──────── Records for the task ────────

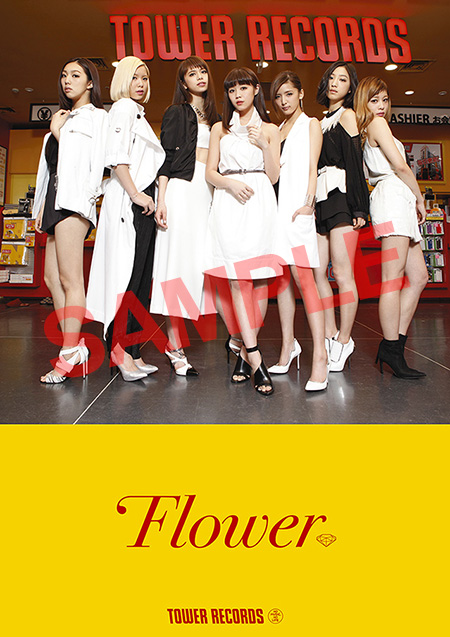 Flower2015_tower
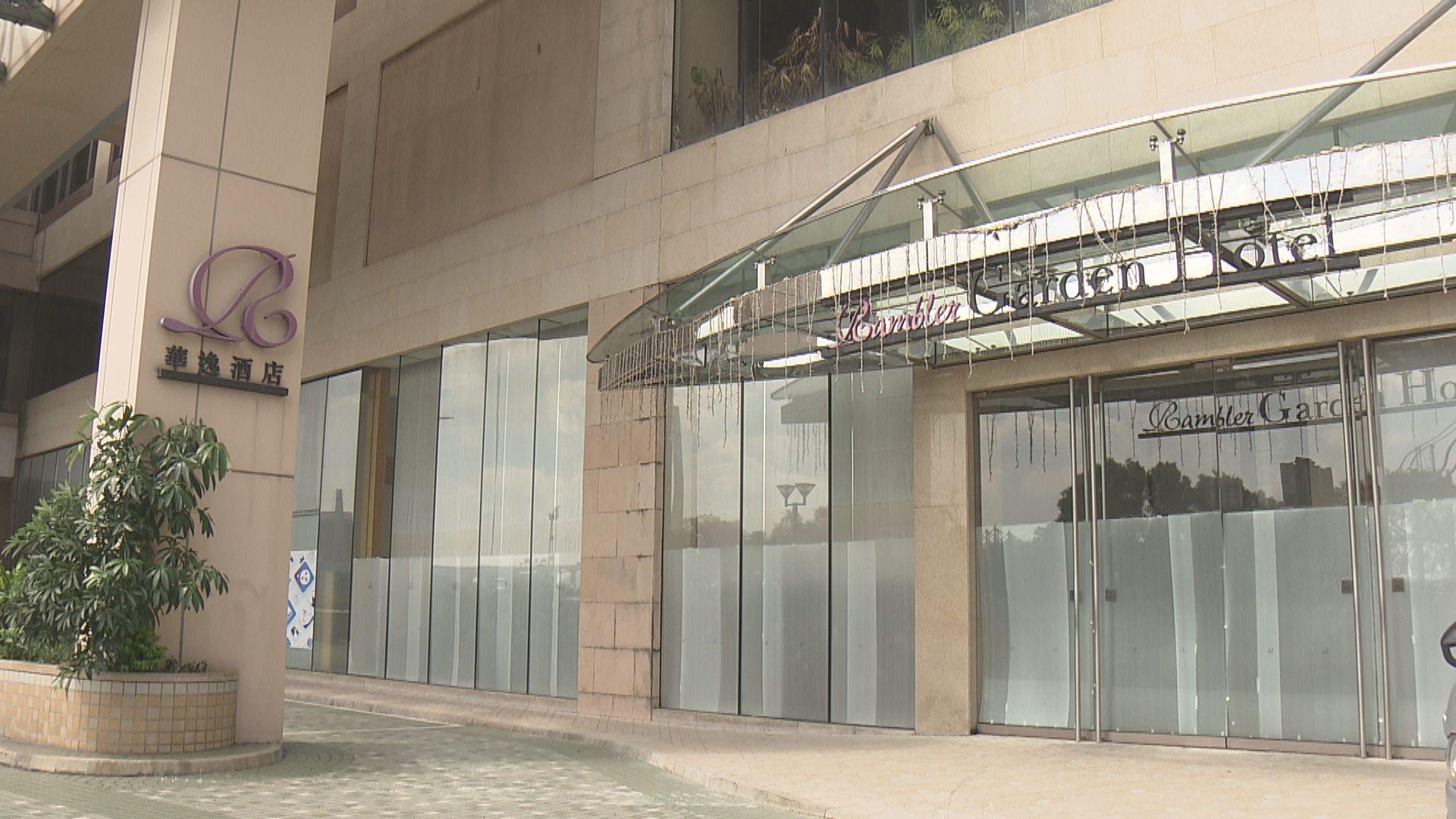 青衣華逸酒店外傭檢疫房間即日起可預約  至一月底已近爆滿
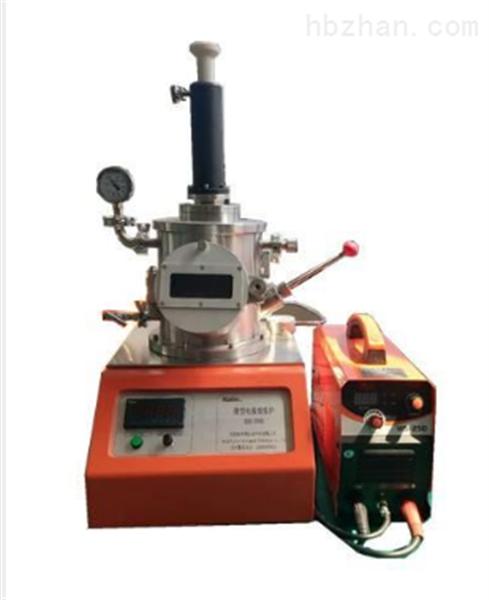 微型电弧炉熔炼炉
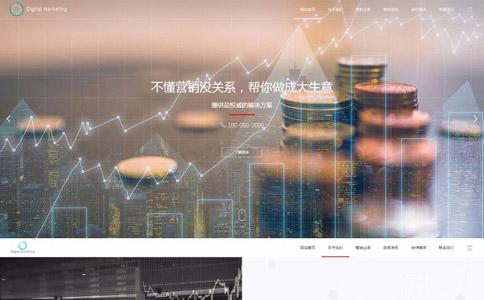 互动营销响应式网站模板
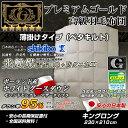 Hikari_usu_k_01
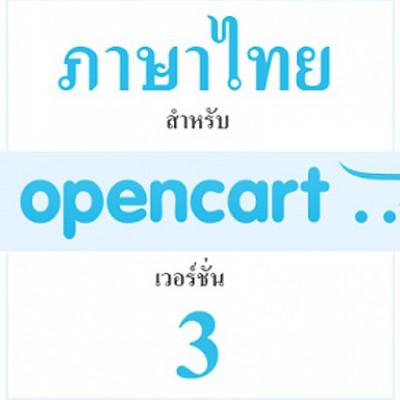 วิธีติดตั้ง ภาษาไทยสำหรับ (พร้อมแปลฐานข้อมูล) Opencart เวอร์ช่ั่น 3 (ล่าสุด)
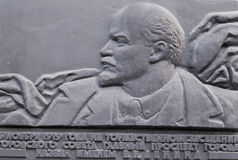 Lenin statua w Yekaterinburg, federacja rosyjska Obrazy Royalty Free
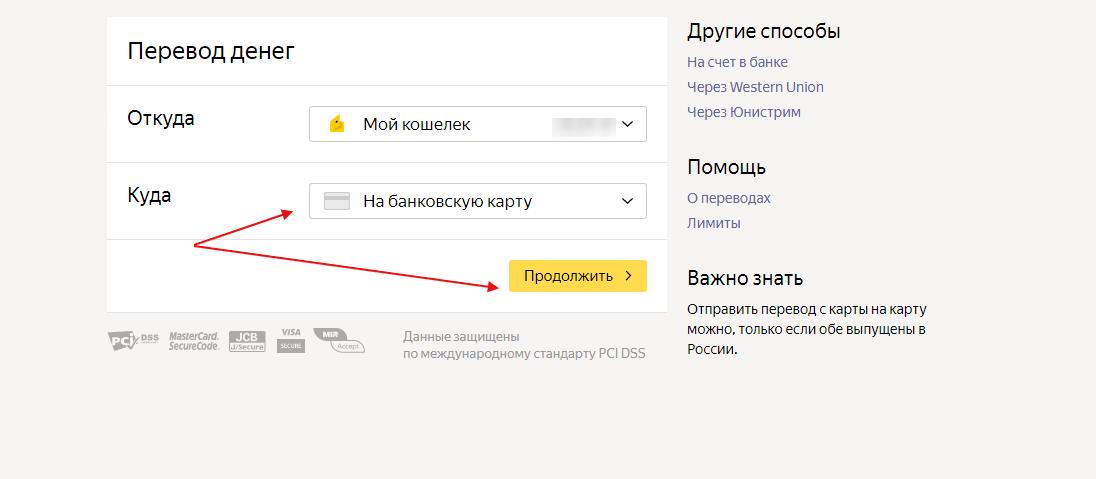 Перевод Яндекс.Денег на карту Сбербанка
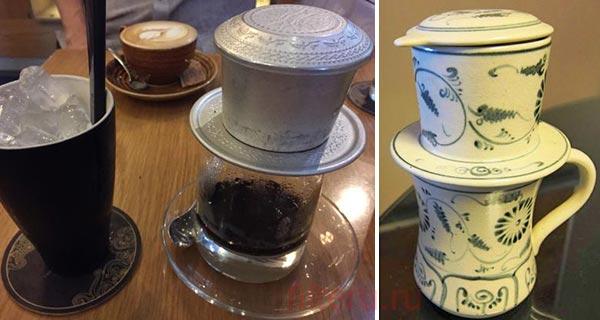 Лучший фин для вьетнамского кофе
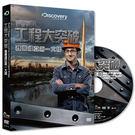 工程大突破:塞爾維亞第一大橋DVD...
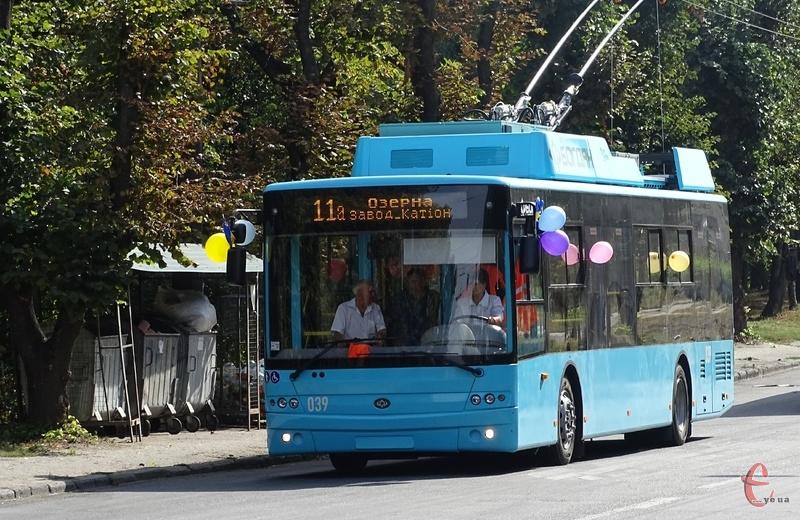 Водія тролейбуса оштрафували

────────

§ Directions
Copy the records exactly. Skip any pictures.

§ Task response
 Flower2015_tower
 青衣華逸酒店外傭檢疫房間即日起可預約  至一月底已近爆滿
 微型电弧炉熔炼炉
 互动营销响应式网站模板
 Hikari_usu_k_01
 วิธีติดตั้ง ภาษาไทยสำหรับ (พร้อมแปลฐานข้อมูล) Opencart เวอร์ช่ั่น 3 (ล่าสุด)
 Lenin statua w Yekaterinburg, federacja rosyjska Obrazy Royalty Free
 Перевод Яндекс.Денег на карту Сбербанка
 Лучший фин для вьетнамского кофе
 工程大突破:塞爾維亞第一大橋DVD...
 Водія тролейбуса оштрафували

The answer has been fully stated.